Fig. 4.10. Map showing movements of Northern Sector Khmer Rouge
rebels from Ratanakiri to Phnom Penh (January — April 1975)
From Røed-Larsen, P., Spesielle Partikler, p. 650
In the years of conflict that followed, the plantation was used as a refuge for several Khmer Rouge divisions, vagrants, and prisoners of the regime, and then by the Vietnamese troops during their 1979 invasion. Over the course of this period, the grounds were apparently picked clean. Røed-Larsen recounts how, many years later, in 1995, the property was examined by a ministerial housing inspector and the resulting report made no mention of a safe in the basement or any miscellaneous scientific equipment. The property was valued at 290 million riel, or about $75,000, a prohibitive price to anyone but the most elite provincial ministers.
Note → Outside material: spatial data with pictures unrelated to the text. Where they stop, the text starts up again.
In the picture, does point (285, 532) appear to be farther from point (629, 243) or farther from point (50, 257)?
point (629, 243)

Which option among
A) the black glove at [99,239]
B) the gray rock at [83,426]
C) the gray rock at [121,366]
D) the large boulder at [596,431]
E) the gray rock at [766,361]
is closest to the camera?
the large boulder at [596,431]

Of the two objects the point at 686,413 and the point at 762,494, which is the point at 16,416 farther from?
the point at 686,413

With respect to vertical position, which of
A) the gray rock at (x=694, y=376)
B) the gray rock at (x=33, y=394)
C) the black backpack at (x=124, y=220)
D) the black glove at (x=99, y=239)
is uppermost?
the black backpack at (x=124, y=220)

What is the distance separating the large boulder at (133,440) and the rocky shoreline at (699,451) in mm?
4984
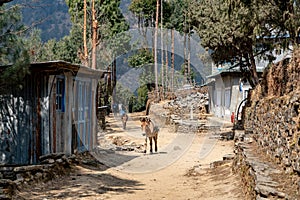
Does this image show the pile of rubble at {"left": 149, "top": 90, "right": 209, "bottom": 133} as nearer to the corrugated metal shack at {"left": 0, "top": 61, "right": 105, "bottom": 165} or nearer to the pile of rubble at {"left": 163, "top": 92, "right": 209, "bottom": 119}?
the pile of rubble at {"left": 163, "top": 92, "right": 209, "bottom": 119}

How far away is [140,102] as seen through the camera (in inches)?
1859

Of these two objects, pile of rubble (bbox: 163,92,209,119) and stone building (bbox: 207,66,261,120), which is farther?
pile of rubble (bbox: 163,92,209,119)

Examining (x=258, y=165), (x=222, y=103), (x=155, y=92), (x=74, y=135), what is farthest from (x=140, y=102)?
(x=258, y=165)

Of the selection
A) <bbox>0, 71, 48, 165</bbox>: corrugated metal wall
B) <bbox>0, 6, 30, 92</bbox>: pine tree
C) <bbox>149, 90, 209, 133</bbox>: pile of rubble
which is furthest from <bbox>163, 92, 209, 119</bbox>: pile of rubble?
<bbox>0, 6, 30, 92</bbox>: pine tree

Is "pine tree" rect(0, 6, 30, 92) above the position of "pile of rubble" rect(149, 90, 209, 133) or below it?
above

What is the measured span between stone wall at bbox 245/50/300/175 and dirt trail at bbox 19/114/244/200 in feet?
3.68

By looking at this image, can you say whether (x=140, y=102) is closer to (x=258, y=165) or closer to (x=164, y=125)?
(x=164, y=125)

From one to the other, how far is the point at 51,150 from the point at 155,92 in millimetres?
33349

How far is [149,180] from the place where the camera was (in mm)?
11953

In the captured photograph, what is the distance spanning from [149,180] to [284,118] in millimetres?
5381

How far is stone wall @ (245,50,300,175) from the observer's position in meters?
6.41

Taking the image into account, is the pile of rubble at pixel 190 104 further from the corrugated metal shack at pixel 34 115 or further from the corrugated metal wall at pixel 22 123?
the corrugated metal wall at pixel 22 123

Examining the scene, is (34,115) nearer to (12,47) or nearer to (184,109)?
(12,47)

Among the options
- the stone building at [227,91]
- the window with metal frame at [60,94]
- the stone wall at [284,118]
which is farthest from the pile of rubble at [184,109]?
the stone wall at [284,118]
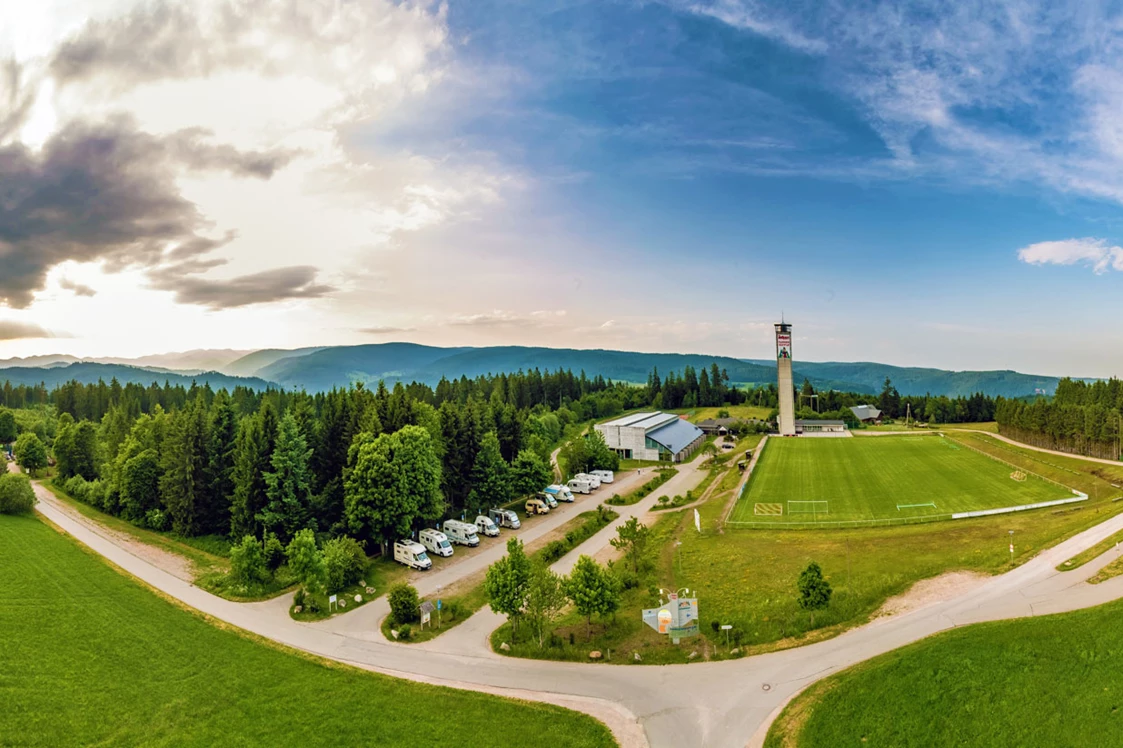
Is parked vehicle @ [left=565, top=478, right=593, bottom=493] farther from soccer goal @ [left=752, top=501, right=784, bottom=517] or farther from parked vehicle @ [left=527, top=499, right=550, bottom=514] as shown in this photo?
soccer goal @ [left=752, top=501, right=784, bottom=517]

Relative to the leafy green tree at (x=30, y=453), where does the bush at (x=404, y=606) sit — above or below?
below

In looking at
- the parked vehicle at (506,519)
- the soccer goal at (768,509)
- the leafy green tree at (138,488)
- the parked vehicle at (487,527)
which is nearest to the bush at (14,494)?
the leafy green tree at (138,488)

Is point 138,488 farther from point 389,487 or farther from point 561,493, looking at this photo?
point 561,493

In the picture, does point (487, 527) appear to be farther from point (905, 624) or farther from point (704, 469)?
point (704, 469)

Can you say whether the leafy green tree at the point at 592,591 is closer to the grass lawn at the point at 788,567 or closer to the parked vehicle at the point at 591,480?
the grass lawn at the point at 788,567

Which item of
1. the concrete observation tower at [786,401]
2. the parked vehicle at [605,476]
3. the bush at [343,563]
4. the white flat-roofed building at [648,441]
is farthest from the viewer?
the concrete observation tower at [786,401]
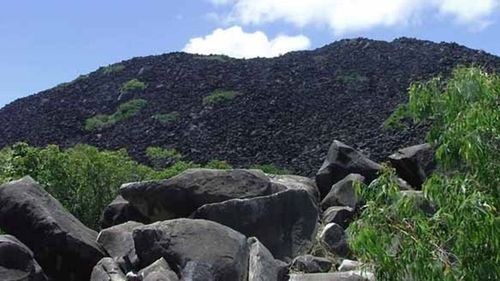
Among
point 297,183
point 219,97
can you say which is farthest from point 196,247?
point 219,97

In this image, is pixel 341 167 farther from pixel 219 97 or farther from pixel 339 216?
pixel 219 97

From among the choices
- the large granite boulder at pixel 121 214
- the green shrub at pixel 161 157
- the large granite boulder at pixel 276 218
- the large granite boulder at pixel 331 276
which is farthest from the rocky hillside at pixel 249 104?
the large granite boulder at pixel 331 276

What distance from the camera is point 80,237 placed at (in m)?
12.2

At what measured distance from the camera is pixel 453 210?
22.7 ft

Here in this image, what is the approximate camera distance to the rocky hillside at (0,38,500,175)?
4075cm

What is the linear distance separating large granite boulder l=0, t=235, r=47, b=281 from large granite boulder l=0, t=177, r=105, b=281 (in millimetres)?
701

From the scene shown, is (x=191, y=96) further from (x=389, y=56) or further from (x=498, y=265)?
(x=498, y=265)

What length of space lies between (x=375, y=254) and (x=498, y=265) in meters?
1.02

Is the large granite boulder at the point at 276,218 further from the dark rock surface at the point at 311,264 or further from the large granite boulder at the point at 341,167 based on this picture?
the large granite boulder at the point at 341,167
Not surprisingly, given the site’s obscure location and the country’s ongoing economic woes, the property was never redeveloped. The state attempted to seize the plantation on several occasions, but the estate’s legal status remained unresolved, particularly since Raksmey Raksmey de Broglie was never officially located. Many travelers on the Mekong have remarked at the unusual sight of the main house’s grand ruins, just visible from the river, surrounded by rows and rows of overgrown hevea trees. Locals pass along several competing stories about its onetime inhabitants, involving sorcerers, the CIA, and even Pol Pot himself. The name La Seule Vérité has been completely lost to time.
After landing in Phnom Penh in March 1975, Raksmey attended a brief funeral ceremony for his father inside a small wat near the university, as it was no longer possible to travel back through Khmer Rouge territory to the plantation. The Mekong was now mined all the way up to the Laotian border. Days after this, flights out of the country were suspended, and Raksmey was prevented from returning to his lab in Switzerland. He and Tien shared a small flat in the Khan Chamkarmon district of Phnom Penh for a little over a month, waiting, with the rest of the city, for the imminent arrival of the Khmer Rouge. No one knew what this would mean, though many diplomatic organizations, including the U.S. embassy, took no chances and evacuated all of their members.
Finally, on April 15, 1975, trucks and tanks full of battle-weary Khmer Rouge soldiers streamed into the city down Highway 5 and “liberated” Phnom Penh. They were met by a jubilant populace, who hoped that this signaled the end of the endless civil war. Peace could now prosper in a region that had not seen peace in many years. It was not long, however, before Cambodians came to terms with the reality of these liberators. Within days, the entire city — all two million inhabitants — was ordered to leave for the countryside. The Khmer Rouge had begun its surreal war against time.